◆ Source document
My SO has different issues that are keeping him from having sex with me. But the main one that I would like to talk about is his low sex drive due to him being on Methadone.
I have read up on it so I know it is an unfortunate side effect for both men and women. But it hurts the parter of the opiate addict more. I know I'm not the only one that feels unloved, unwanted, neglected and ugly. And the fact that I have a high drive myself makes it really difficult to cope.
He's on a high dose. I know when it lowers he at least gets somewhat driven. I know that until he gets a seriously low dose or kicks it we still won't be able to do it as much as I like. But I would like to be able to at least a few times a month. To me it's unhealthy for long term couples to not be serially active. Intimacy is a big part of a relationship.
He doesn't care to lower his dose when considering other things it would be better for him. If I even mention Viagra etc he gets upset. Basically he says he wants to be able to make love to me but isn't trying to make things happen.
Everytime I say I'm upset about it or how it makes me sad he accuses me of being a sex addict. I may enjoy it a lot but being accused of that and of just being about sex and wanting him to get better just for sex. It really hurts me. I do tell him.
Tell me... Am I a bad person for wanting to be sexually active with the man I love? Is it wrong of me to be sad about? How can I talk to him about it without getting him upset? How do I get him to try things to make it better?
Also, he is 28 I'm 30. He's on 135mg. He was on only a bit less than that our last time, which was months ago.
Wow that's a real high dose. Sheesh Louise I'm 35 and on 20mg..But what about assisting or coaxing him to start dropping his milligram without specifically saying it's for sex. I mean, I'm not trying to say you don't care about his sobriety and only care about your sex life but maybe try to encourage him to start weaning himself off. Tell him it's time to start to maintain a drug free life (gosh darn I'm so pathetic, whom am I to tell when to start doing what's right) sorry, I got a problem going on in my life because I can't grow the F up. Well and if he still doesn't seem ready to budge then maybe it's time to start thinking of putting yourself first . Your happiness. What gives you joy. And I know everyone is built differently but I never seen a guy or girl completely lose their sex drive over methadone. I may be mistaken. But I see alcohol and heroin being that problem for males only not even for females. Sorry I'm no help to you.
He just went down to 130. But only to switch back to the disc/wafer. We have talked about him tappering off before. He was going to try then changed his mind. I just brought it up and wants to just isn't being motivated.
He says he wants to be able to make love but isn't doing much to get there. Back when we first started having it he was on 130 but was used to the dose. His drive was decent. Then he lowered it just a little and we were having it a lot. But then once he got it back up it went away, no drive. He went cold turkey for a reason I'll talk about another time. He got it back but he was too sore to do more than fool around cause he has a different medical condition. He said the other day his drive will come back when he gets used to the dose. But I'm losing my patience. He doesn't even try to pleasure me in other ways.

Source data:
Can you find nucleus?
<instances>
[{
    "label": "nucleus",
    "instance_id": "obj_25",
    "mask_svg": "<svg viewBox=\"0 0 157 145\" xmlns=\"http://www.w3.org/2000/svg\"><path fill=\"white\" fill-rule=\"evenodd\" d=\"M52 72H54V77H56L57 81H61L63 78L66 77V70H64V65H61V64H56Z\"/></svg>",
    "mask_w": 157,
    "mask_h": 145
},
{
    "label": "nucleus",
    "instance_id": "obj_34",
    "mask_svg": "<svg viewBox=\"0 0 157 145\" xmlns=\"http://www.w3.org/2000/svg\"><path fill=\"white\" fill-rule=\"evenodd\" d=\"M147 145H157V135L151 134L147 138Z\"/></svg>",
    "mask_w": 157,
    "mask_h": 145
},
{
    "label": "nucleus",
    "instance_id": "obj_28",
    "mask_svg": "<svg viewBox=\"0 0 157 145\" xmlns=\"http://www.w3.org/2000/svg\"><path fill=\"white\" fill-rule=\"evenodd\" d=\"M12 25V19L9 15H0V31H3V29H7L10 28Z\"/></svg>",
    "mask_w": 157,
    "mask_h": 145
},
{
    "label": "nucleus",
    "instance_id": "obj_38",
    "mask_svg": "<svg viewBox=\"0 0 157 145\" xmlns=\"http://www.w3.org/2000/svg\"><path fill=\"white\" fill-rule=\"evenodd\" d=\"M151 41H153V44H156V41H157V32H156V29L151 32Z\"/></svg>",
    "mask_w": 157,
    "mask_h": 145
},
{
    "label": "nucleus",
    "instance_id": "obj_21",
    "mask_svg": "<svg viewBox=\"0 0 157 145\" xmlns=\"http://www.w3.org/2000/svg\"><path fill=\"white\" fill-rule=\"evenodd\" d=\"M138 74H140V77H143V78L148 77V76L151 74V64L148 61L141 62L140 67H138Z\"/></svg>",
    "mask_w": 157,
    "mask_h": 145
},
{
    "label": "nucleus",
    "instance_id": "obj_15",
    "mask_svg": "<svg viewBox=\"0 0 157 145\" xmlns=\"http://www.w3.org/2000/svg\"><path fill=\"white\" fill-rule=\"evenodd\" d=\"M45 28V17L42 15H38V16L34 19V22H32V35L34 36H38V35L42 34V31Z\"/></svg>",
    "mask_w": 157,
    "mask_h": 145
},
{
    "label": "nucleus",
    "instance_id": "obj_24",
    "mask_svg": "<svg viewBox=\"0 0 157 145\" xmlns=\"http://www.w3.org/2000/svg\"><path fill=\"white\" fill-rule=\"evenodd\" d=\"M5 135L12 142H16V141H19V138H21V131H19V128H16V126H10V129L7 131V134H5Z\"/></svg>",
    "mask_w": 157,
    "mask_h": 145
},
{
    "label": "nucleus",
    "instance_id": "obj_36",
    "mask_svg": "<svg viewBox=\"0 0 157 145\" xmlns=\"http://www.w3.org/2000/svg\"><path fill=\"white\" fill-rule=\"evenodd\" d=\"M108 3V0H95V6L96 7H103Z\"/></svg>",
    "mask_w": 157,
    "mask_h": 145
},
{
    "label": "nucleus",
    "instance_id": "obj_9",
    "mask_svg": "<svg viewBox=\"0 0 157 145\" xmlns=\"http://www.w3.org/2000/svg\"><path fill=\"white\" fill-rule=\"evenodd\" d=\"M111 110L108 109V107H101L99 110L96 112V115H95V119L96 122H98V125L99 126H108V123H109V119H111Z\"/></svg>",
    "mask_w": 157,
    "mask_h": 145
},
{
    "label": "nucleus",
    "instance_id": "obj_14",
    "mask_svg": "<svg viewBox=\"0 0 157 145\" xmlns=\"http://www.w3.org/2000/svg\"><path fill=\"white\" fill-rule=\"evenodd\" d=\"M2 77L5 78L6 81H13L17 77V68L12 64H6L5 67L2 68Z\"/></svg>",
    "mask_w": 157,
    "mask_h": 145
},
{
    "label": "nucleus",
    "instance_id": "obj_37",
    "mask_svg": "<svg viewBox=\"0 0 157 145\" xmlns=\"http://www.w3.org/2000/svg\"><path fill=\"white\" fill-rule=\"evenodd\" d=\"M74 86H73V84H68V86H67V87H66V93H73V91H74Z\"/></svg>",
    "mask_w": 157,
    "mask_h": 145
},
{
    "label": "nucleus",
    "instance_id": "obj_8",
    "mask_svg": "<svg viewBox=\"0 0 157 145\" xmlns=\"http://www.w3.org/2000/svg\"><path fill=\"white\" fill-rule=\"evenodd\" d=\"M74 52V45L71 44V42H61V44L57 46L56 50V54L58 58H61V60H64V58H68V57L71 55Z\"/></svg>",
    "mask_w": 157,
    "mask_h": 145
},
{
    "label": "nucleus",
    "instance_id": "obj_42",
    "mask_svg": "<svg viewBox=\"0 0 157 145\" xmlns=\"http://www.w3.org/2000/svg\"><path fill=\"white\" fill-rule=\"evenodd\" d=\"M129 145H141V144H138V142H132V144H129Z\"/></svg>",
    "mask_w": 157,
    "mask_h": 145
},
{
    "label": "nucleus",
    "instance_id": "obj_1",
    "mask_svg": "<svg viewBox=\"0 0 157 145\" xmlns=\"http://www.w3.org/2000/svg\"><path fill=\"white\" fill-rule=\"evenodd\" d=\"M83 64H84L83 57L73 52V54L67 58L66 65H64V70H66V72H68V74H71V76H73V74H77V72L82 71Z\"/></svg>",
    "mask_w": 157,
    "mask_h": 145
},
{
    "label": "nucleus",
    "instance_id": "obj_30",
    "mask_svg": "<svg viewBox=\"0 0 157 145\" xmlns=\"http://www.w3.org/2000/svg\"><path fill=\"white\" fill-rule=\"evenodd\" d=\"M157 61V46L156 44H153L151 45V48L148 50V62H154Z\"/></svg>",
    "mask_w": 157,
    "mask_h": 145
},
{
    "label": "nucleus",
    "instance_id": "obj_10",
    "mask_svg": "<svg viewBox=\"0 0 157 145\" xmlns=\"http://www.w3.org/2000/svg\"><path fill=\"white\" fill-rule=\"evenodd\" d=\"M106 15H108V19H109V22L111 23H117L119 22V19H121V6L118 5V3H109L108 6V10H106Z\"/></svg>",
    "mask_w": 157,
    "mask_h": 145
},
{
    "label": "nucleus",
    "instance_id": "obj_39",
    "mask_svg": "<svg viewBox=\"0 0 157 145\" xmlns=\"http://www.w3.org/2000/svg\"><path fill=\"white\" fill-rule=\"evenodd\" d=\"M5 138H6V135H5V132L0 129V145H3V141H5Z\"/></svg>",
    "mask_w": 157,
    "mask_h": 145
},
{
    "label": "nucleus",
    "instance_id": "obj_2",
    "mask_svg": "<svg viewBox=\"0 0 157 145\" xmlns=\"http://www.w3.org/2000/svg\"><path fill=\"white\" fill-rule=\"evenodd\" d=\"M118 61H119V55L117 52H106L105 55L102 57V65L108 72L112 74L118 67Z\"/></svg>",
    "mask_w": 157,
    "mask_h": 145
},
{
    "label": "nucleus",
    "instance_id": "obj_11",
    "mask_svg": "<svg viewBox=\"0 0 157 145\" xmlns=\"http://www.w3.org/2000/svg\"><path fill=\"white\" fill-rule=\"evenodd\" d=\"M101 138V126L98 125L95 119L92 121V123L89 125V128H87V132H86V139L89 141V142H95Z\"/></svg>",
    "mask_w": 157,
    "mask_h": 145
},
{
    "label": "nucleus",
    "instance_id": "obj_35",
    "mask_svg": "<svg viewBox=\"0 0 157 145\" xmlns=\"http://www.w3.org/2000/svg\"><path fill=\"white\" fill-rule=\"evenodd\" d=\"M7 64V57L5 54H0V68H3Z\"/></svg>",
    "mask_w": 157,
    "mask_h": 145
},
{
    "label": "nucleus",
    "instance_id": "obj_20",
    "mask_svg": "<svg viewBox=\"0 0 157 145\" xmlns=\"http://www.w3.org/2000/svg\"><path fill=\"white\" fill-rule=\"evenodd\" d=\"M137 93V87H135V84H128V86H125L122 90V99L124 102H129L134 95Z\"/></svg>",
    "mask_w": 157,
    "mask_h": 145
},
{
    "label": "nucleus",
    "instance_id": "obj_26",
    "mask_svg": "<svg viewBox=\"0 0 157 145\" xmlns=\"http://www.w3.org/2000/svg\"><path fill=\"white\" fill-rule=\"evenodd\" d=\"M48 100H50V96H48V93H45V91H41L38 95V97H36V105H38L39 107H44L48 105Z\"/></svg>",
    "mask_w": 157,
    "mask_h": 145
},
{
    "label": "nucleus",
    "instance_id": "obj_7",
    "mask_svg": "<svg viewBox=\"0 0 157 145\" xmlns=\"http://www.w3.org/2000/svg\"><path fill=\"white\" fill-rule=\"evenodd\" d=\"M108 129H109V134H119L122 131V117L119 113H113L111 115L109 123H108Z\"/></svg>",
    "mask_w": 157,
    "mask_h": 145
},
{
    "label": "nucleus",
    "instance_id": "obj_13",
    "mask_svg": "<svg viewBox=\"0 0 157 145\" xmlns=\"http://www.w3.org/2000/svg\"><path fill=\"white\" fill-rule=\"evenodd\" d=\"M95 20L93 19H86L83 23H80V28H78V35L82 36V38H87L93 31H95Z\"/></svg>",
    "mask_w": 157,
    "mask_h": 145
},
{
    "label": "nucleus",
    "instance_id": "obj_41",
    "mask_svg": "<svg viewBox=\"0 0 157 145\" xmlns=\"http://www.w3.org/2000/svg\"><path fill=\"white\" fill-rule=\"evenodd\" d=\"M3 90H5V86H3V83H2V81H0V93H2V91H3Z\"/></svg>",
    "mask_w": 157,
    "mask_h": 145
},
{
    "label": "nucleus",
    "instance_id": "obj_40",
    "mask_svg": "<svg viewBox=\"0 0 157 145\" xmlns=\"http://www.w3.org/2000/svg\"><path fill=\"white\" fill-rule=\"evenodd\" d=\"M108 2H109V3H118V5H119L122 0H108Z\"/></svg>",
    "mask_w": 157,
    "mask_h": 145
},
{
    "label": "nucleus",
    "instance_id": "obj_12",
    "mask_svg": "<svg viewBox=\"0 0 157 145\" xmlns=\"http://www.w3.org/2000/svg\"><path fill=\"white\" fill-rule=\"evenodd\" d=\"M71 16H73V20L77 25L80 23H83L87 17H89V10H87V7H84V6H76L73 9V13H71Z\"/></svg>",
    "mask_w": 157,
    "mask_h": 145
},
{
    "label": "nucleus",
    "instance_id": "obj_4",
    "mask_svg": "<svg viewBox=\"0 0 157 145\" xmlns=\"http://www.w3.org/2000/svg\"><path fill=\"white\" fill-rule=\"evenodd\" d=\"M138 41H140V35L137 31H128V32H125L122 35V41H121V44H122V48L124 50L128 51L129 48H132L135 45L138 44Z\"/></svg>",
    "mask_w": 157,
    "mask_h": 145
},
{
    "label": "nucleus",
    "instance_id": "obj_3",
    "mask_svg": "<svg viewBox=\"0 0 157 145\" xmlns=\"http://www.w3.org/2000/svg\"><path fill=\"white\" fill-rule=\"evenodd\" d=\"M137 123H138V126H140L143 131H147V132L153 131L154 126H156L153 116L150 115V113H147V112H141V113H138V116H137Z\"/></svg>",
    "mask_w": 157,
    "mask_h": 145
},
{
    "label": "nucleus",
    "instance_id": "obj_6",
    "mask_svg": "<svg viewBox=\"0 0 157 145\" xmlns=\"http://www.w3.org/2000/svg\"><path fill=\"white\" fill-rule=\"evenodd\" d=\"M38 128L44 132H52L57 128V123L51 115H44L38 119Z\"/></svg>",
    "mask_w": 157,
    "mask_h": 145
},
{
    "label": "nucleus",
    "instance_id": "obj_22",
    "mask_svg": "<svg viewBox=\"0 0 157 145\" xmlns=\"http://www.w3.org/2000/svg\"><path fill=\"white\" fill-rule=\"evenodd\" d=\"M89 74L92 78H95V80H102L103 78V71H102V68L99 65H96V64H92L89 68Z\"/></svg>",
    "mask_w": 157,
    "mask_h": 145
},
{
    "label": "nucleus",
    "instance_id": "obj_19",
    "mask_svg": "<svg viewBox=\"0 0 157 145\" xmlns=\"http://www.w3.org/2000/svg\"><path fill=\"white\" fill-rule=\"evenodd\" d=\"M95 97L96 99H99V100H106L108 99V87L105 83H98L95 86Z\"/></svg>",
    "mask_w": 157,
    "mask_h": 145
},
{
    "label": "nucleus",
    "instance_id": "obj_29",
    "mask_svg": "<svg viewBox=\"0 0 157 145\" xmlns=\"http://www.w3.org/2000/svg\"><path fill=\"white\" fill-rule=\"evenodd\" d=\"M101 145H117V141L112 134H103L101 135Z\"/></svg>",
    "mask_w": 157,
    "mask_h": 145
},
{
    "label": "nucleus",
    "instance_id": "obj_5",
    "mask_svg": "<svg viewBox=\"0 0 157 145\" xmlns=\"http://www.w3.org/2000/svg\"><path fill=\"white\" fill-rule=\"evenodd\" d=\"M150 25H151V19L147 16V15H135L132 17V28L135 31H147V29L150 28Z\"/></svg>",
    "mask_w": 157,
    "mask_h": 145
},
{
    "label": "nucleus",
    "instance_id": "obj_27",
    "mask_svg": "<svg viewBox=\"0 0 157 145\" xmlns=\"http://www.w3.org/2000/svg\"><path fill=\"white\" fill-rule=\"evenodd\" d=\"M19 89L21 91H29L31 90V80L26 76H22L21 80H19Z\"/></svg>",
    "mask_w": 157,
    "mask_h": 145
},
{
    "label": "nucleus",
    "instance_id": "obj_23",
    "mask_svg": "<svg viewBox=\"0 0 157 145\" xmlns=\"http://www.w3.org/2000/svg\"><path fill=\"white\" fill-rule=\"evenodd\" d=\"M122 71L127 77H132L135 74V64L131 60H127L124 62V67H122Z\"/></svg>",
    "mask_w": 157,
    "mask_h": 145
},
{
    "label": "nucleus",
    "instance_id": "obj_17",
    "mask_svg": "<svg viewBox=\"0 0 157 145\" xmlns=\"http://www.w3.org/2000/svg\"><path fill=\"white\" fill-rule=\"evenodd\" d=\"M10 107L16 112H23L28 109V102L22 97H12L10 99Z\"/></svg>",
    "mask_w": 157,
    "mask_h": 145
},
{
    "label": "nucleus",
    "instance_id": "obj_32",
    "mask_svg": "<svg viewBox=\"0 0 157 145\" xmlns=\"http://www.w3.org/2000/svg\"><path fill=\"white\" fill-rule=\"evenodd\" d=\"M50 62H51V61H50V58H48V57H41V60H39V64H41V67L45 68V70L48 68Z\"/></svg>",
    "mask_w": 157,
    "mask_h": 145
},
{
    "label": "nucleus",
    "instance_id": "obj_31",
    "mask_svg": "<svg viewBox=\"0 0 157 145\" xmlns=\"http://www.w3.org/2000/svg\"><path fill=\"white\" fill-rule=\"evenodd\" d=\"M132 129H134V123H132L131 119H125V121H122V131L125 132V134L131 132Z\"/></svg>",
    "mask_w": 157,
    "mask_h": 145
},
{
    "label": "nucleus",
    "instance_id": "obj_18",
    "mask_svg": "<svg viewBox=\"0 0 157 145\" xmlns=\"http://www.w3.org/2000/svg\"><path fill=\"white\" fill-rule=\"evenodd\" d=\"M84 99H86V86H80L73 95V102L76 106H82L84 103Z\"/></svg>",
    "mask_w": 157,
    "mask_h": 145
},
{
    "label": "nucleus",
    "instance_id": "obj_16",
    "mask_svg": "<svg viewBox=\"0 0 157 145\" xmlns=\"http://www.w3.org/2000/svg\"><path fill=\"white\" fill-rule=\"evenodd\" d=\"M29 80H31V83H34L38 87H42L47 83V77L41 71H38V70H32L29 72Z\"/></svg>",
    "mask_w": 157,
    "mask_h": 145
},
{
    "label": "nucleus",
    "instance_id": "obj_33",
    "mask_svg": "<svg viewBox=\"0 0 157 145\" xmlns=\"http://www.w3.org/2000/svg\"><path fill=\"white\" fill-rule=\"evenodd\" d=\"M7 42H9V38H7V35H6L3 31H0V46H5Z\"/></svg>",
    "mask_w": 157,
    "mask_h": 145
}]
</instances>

◆ Required actions
1. Rewrite the methadone post starting at "I have read" and ending at "difficult to cope.", replacing "opiate addict" with "methadone patient".
2. According to the methadone post, what does the partner accuse the writer of being each time the writer says they are upset or sad about the situation?
The source data lines are not needed for this work.

◆ Solutions
1.
I have read up on it so I know it is an unfortunate side effect for both men and women. But it hurts the parter of the methadone patient more. I know I'm not the only one that feels unloved, unwanted, neglected and ugly. And the fact that I have a high drive myself makes it really difficult to cope.

2. A sex addict.